─── Given data
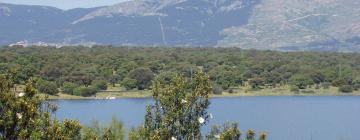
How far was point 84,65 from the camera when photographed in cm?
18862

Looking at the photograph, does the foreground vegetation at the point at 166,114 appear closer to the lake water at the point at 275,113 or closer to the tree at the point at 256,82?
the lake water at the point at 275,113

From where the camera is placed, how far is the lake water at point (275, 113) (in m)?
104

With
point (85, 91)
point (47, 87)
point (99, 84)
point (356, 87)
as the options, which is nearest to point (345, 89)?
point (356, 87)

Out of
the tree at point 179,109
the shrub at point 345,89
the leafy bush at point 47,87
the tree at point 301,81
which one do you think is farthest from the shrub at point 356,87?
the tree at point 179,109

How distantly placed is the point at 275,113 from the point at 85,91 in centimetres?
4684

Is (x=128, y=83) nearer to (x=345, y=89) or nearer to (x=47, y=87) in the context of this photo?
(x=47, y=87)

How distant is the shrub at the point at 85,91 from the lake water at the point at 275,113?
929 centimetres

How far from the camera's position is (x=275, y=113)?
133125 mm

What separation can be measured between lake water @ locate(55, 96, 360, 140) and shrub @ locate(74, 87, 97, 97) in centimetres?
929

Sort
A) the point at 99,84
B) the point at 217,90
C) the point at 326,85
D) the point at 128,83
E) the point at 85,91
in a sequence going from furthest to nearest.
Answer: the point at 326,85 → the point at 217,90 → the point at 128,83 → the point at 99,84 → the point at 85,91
──────
> [Your task]
The entries above are to be returned exactly, without their pictures.

> [Correct result]
How far was point 84,65 from the camera when photographed in cm?
18862

Looking at the photograph, does the foreground vegetation at the point at 166,114 appear closer to the lake water at the point at 275,113 or closer to the tree at the point at 256,82?
the lake water at the point at 275,113

From where the camera is placed, how far is the lake water at point (275, 113) (in m)?
104

With
point (85, 91)
point (47, 87)
point (99, 84)
point (356, 87)
as the options, which is nearest to point (345, 89)?
point (356, 87)

Out of
the tree at point 179,109
the shrub at point 345,89
the leafy bush at point 47,87
the tree at point 301,81
which one do you think is farthest from the shrub at point 356,87?
the tree at point 179,109

How distantly placed is the point at 275,113 from the point at 85,91 in centimetres?
4684

Is (x=128, y=83) nearer to (x=345, y=89) or nearer to (x=47, y=87) in the context of this photo?
(x=47, y=87)

How distant is the shrub at the point at 85,91 from the lake water at the point at 275,113?
929 centimetres

How far from the camera's position is (x=275, y=113)?
133125 mm

What separation can be measured between lake water @ locate(55, 96, 360, 140) and shrub @ locate(74, 87, 97, 97) in centimetres?
929

Sort
A) the point at 99,84
B) the point at 217,90
C) the point at 326,85
D) the point at 128,83
E) the point at 85,91
in a sequence going from furthest to nearest.
Answer: the point at 326,85 → the point at 217,90 → the point at 128,83 → the point at 99,84 → the point at 85,91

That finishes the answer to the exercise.